While it can take years for the pharmaceutical industry to create medicines capable of treating or curing human disease, a new study suggests that using generative artificial intelligence could vastly accelerate the drug-development process.
Today, most drug discovery is carried out by human chemists who rely on their knowledge and experience to select and synthesize the right molecules needed to become the safe and efficient medicines we depend on. To identify the synthesis paths, scientists often employ a technique called retrosynthesis — a method for creating potential drugs by working backward from the wanted molecules and searching for chemical reactions to make them.
Yet because sifting through millions of potential chemical reactions can be an extremely challenging and time-consuming endeavor, researchers at The Ohio State University have created an AI framework called G2Retro to automatically generate reactions for any given molecule.
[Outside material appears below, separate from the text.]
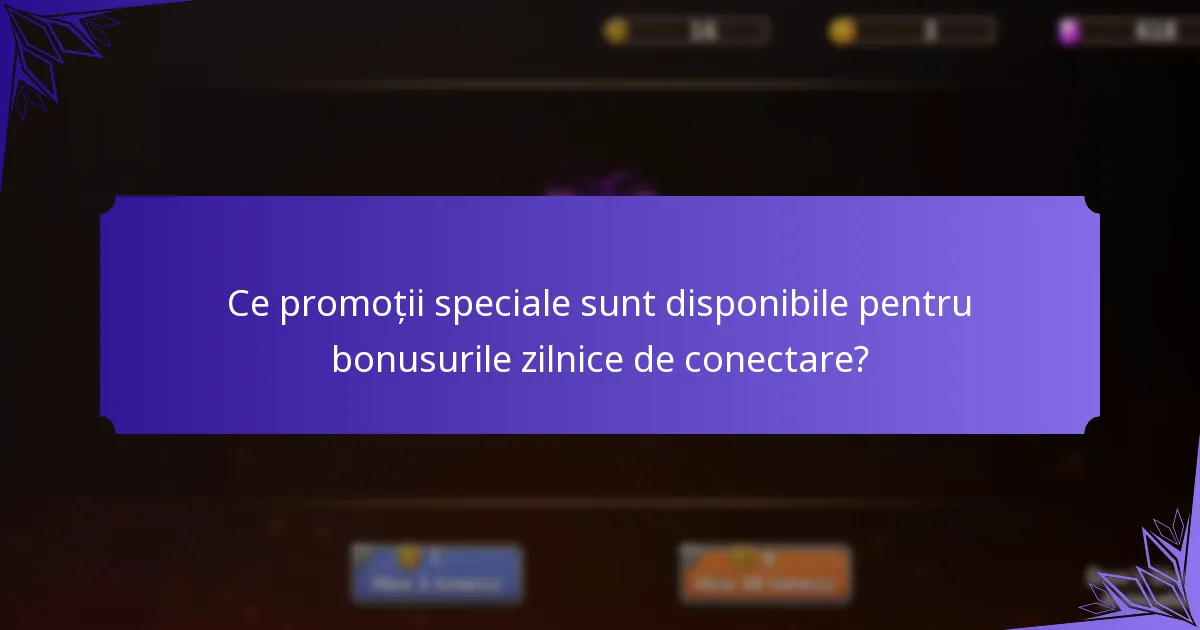 Cum îmbunătățesc evenimentele comunității bonusurile zilnice de conectare?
The new study showed that compared to current manual-planning methods, the framework was able to cover an enormous range of possible chemical reactions as well as accurately and quickly discern which reactions might work best to create a given drug molecule.
“Using AI for things critical to saving human lives, such as medicine, is what we really want to focus on,” said Xia Ning, lead author of the study and an associate professor of computer science and engineering at Ohio State. “Our aim was to use AI to accelerate the drug design process, and we found that it not only saves researchers time and money but provides drug candidates that may have much better properties than any molecules that exist in nature.”
This study builds on previous research of Ning’s where her team developed a method named Modof that was able to generate molecule structures that exhibited desired properties better than any existing molecules. “Now the question becomes how to make such generated molecules, and that is where this new study shines,” said Ning, also an associate professor of biomedical informatics in the College of Medicine.
The study was published today in the journal Communications Chemistry.
Ning’s team trained G2Retro on a dataset that contains 40,000 chemical reactions collected between 1976 and 2016. The framework “learns” from graph-based representations of given molecules, and uses deep neural networks to generate possible reactant structures that could be used to synthesize them. Its generative power is so impressive that, according to Ning, once given a molecule, G2Retro could come up with hundreds of new reaction predictions in only a few minutes.
“Our generative AI method G2Retro is able to supply multiple different synthesis routes and options, as well as a way to rank different options for each molecule,” said Ning. “This is not going to replace current lab-based experiments, but it will offer more and better drug options so experiments can be prioritized and focused much faster.”
To further test the AI’s effectiveness, Ning’s team conducted a case study to see if G2Retro could accurately predict four newly released drugs already in circulation: Mitapivat, a medication used to treat hemolytic anemia; Tapinarof, which is used to treat various skin diseases; Mavacamten, a drug to treat systemic heart failure; and Oteseconazole, used to treat fungal infections in females. G2Retro was able to correctly generate exactly the same patented synthesis routes for these medicines, and provided alternative synthesis routes that are also feasible and synthetically useful, Ning said.
Having such a dynamic and effective device at scientists’ disposal could enable the industry to manufacture stronger drugs at a quicker pace — but despite the edge AI might give scientists inside the lab, Ning emphasizes the medicines G2Retro or any generative AI creates still need to be validated — a process that involves the created molecules being tested in animal models and later in human trials.
“We are very excited about generative AI for medicine, and we are dedicated to using AI responsibly to improve human health,” said Ning.
This research was supported by Ohio State’s President’s Research Excellence Program and the National Science Foundation. Other Ohio State co-authors were Ziqi Chen, Oluwatosin Ayinde, James Fuchs and Huan Sun.